RECORDS:
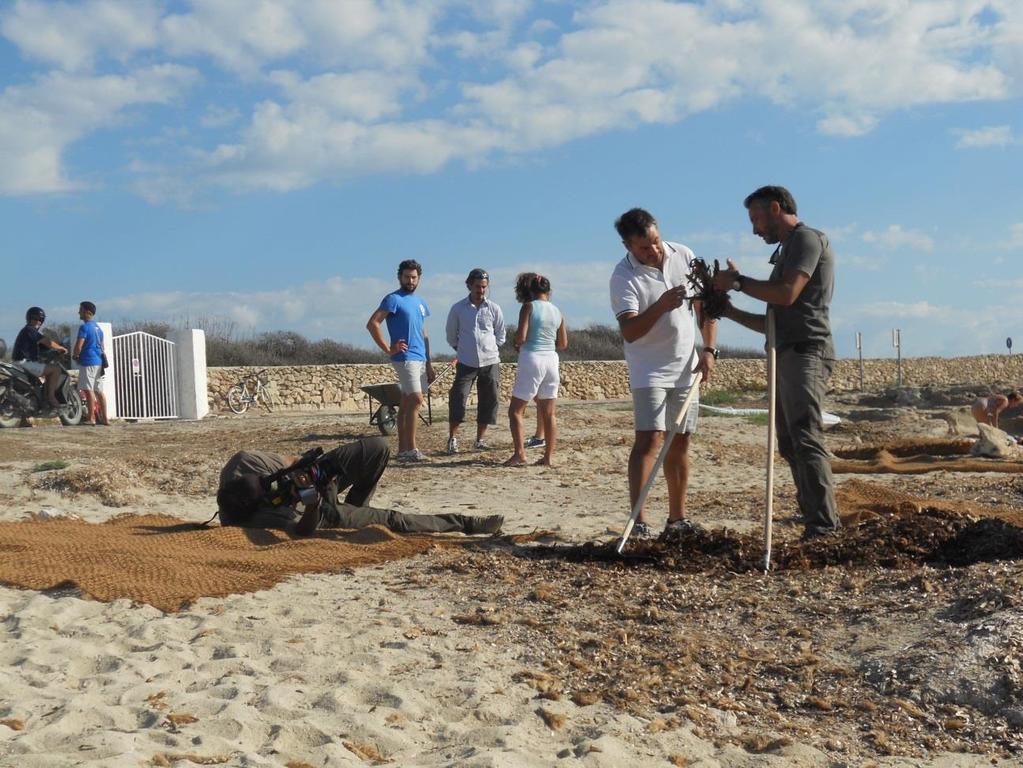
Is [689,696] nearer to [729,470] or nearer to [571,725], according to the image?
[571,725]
---
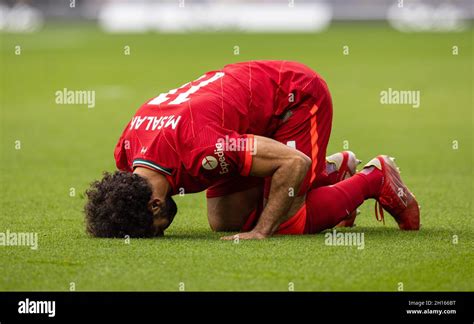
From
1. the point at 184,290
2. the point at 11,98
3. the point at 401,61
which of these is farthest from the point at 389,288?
---
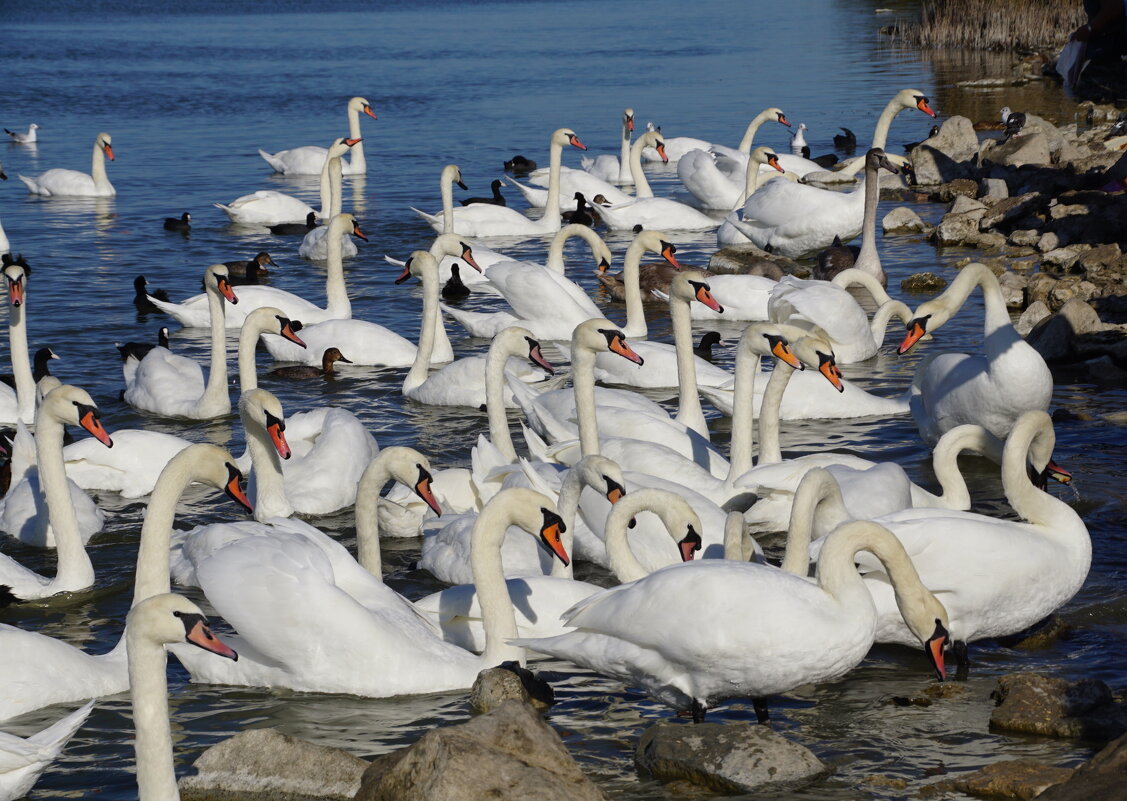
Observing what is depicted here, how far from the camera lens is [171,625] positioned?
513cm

WHAT YOU ARE ASKED TO DO: Which lines of the items above contain the string "point", with case counting? Copy each of those lines.

TASK RESULT:
1. the point at 184,290
2. the point at 11,98
3. the point at 401,61
which of these is farthest from the point at 389,288?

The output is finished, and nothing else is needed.